Of course, despite widespread popularity, the heir apparent to Madonna’s pop throne has also attracted the scorn of certain journalists and some of her competitors. Most of these criticisms can be sorted into at least three sets of claims: (1) that her music is “low-brow” despite wanting to be seen as avant-garde, (2) that she is merely attention-seeking and not authentically a “freak”, and (3) that she is thoroughly derivative and not an artist in her own right. Some of these criticisms are messily presented in the recently published Poker Face: The Rise and Rise of Lady Gaga, a poorly-written book best characterized by its embittered tone and embarrassing errors.
If she is tied to avant-garde circles, it is because she has steadily built collaborative relationships with respected innovators like the late Alexander McQueen, Nick Knight, Terence Koh, Terry Richardson, Hedi Slimane, Noritaka Tatehana, and Philip Treacy. Second, given the absence of great causes to mobilize and sustain the energies of youth, it is not hard to see why fans use her image to channel their creative interests or hopes for an enduring, meaningful icon. Gaga, in turn, willfully accepts her role as “Mother Monster” to “the nerds, the disenfranchised, + the insecure”, as she described them in a recent tweet. Lastly, as if it needed to be said yet again, all cultural production is to some extent derivative. To invoke the economist Joseph Schumpeter, innovation is recombination. Artists, performers, writers, and even academics engage in a constant process of creative bricolage whereby they use their talents and skills to react and give new shape to extant tropes and timeless motifs.
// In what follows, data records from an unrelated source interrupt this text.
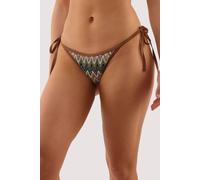 Wolf & Whistle Women's Jara Khaki Knitted Chevron Tie Side Bikini Brief | Size: 18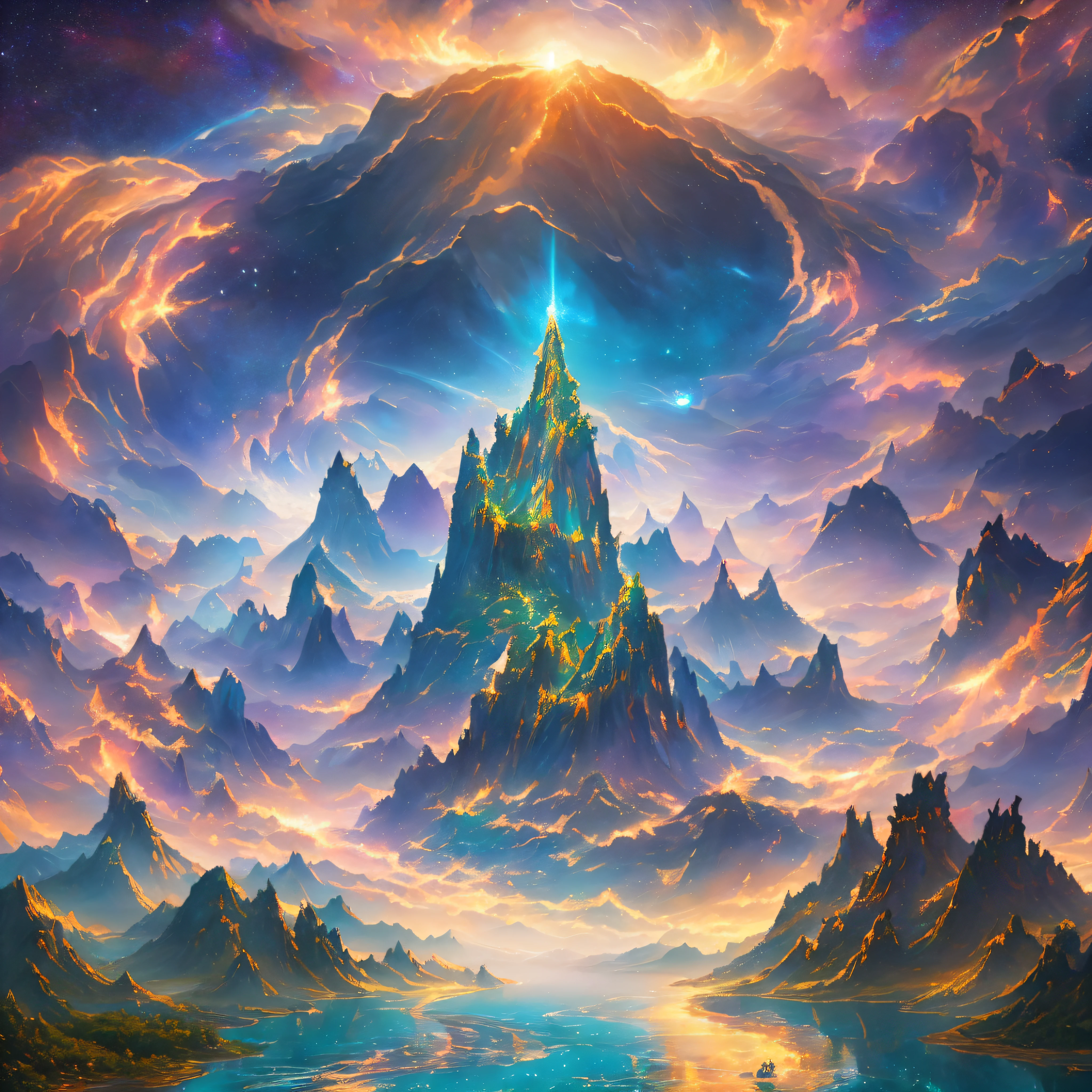 Craft a breathtaking 16:9 illustration in stunning 8K resolution, depicting a celestial realm inspired by Chinese mythology. Imagine an expansive universe adorned with ethereal nebulae, where cosmic forces guide the graceful dance of planets and stars. Let the scene showcase majestic mountains, flowing rivers, and verdant forests, all bathed in the otherworldly glow of radiant lights. The atmosphere should evoke a sense of tranquility and spiritual transcendence. --auto --s2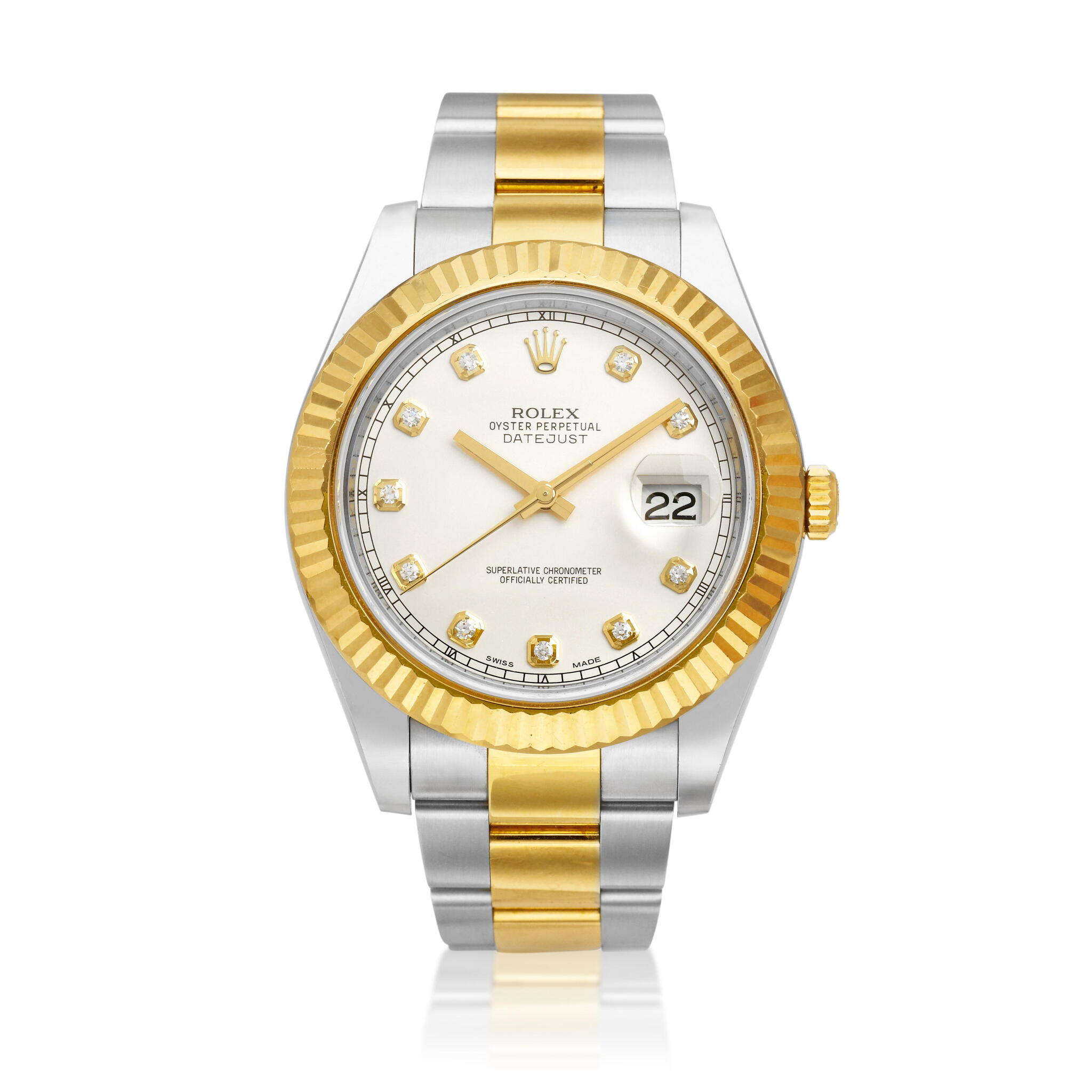DateJust (Reference 116333). A yellow gold, stainless steel and diamond-set automatic wristwatch with date and bracelet. Circa 2013 — view 1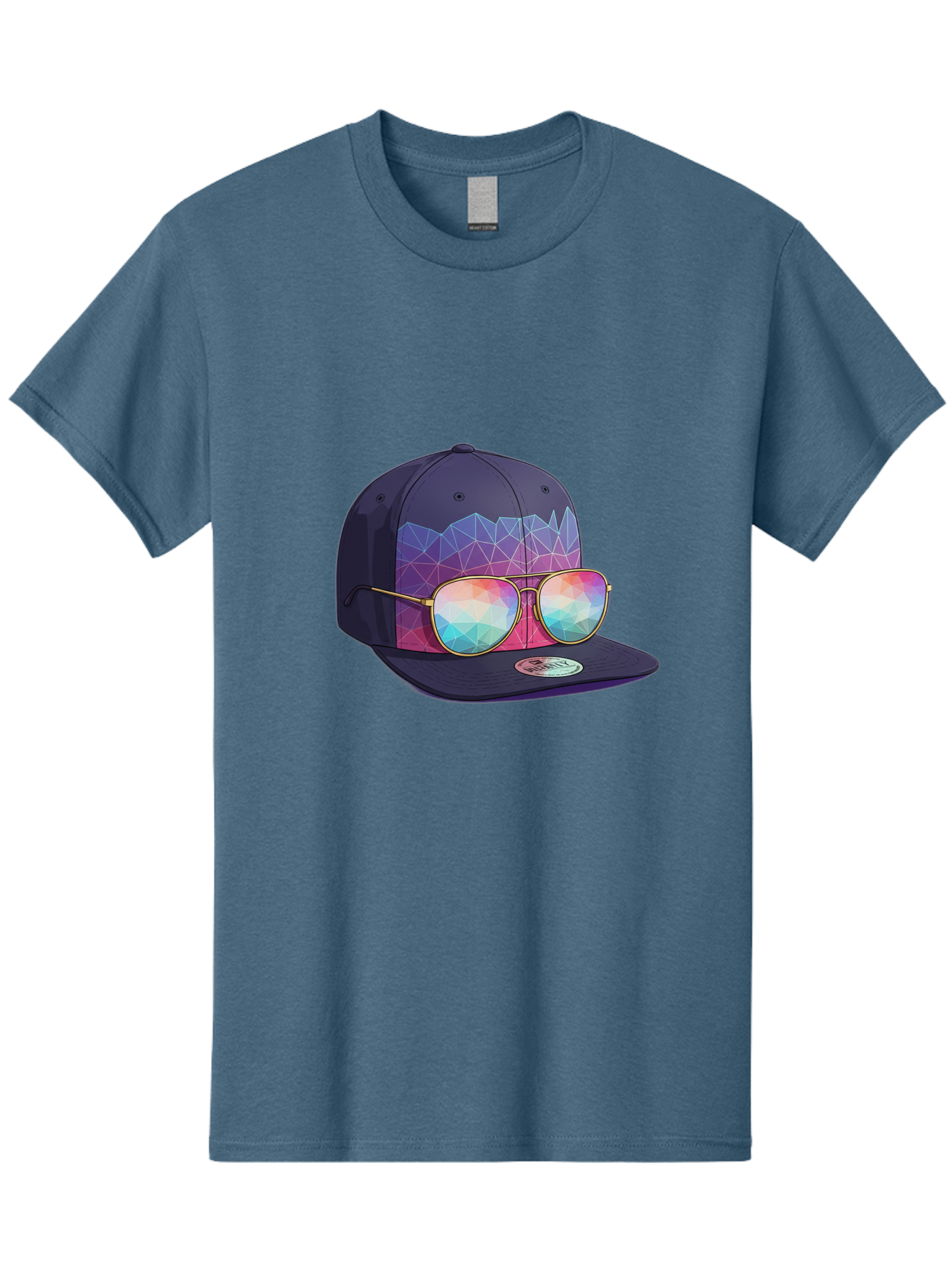 Baseball-Cap-With-Sunglasses-1 Men'S Graphic Tee, 100% Cotton, Comfortable Casual Summer Wear, Machine Washable, Baseball Cap, Sunglasses, Futuristic Style, Rainbow Colors, Gold Frames, Colorful Reflections, Modern Fashion, Trendy Accessories Bac616 14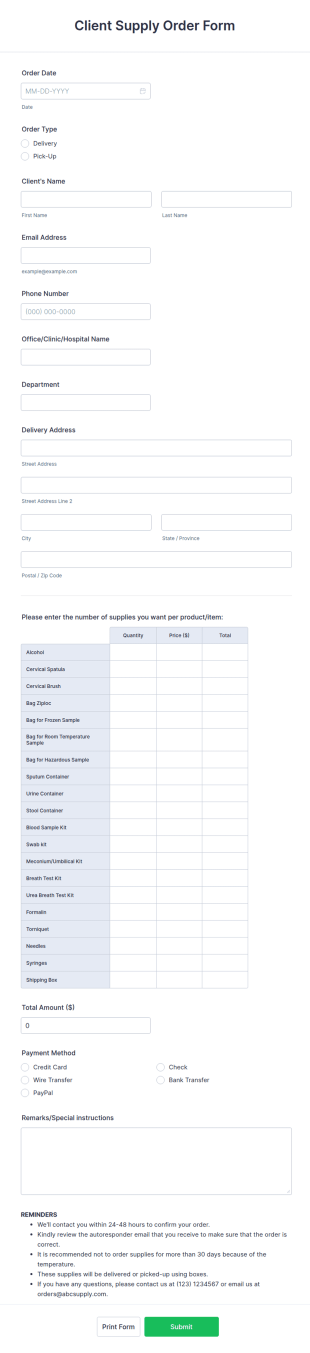 Client Supply Order Form Template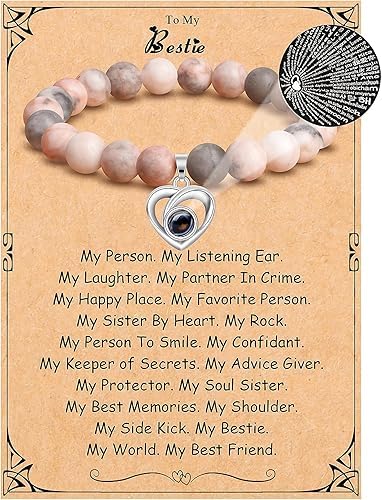 El Regalo 100 Languages I Love You Bracelet - Unique Jewelry for Girlfriend, Bestie, Daughter, Sister for Birthday & Special Occasions (To My Bestie)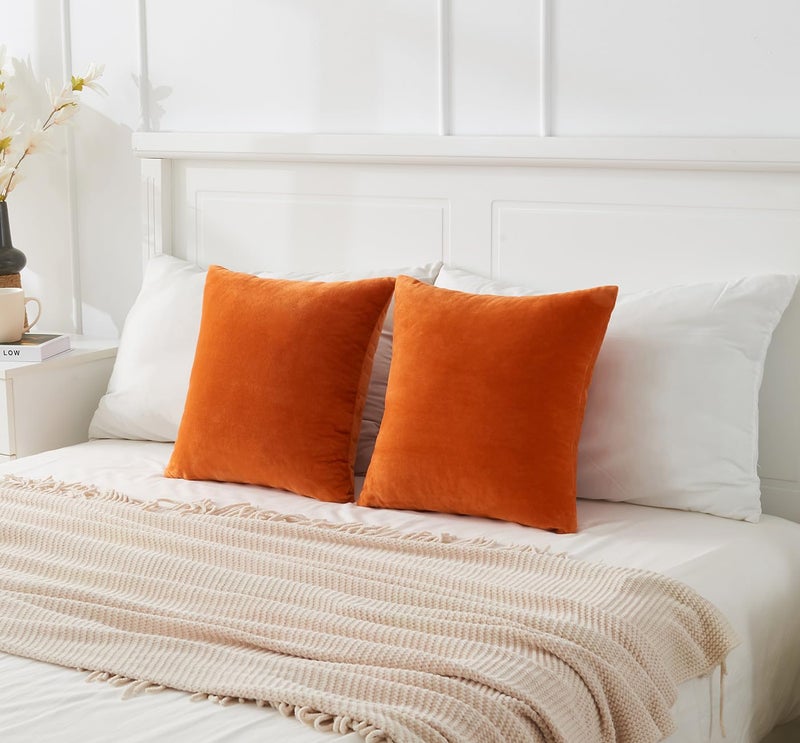 GriNeed Throw Pillow Covers Burnt Orange Set of 2 18x18 Inch Fall Pillow Covers, Soft Velvet Farmhouse Neutral Decorative Pillowcases for Couch Sofa Bed, Home Boho Decor, Modern Cushion Covers - Image 3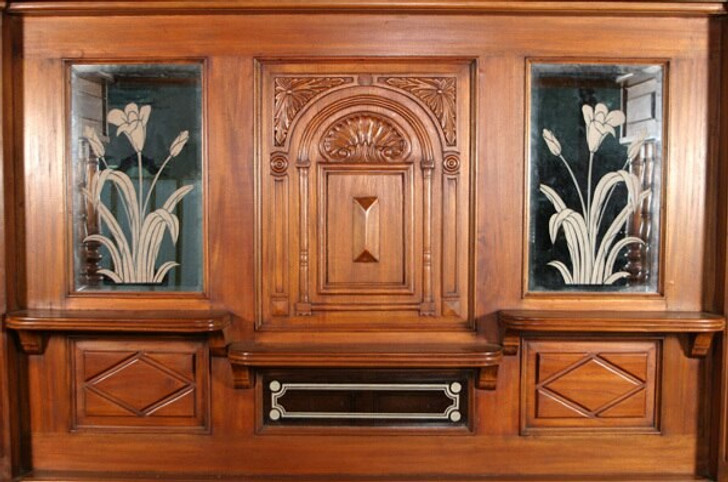 London Canopy Pub Bar Set w leaded Stained Glass Doors
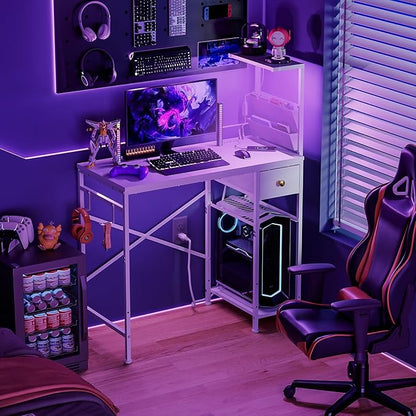 Jakyitvi 33.7" Computer Desk with Power Outlets, LED Lights & Drawer, Small Office Desk with Storage Bag & Hooks, Gaming Desk for Bedrooms or Home Office, Compact Study Desk for Small Spaces，White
The arguments about Gaga’s alleged appropriations of past imagery are perhaps the sloppiest when related to Madonna, who clearly pursued and performed a very different model of stardom. If the Material Girl–postmodernity’s paramount pop icon–dealt in the display or confession of truth, Gaga’s hypermodern gospel of liberation hints at the irrelevance of truth or, rather, the creation of one’s own truth, a performance that is relentlessly enacted until some version of it becomes true. Like Andy Warhol, Gaga’s work is part of a conscious project of building fame and a truly memorable persona, “the lie which we kill to make true” throughout the long process of achieving the future we imagine for ourselves. Just as Warhol’s Factory collaborators called themselves “Superstars” even as they struggled to break out of underground art circles, Gaga’s first album was at once her desired end and the means to that end: The Fame.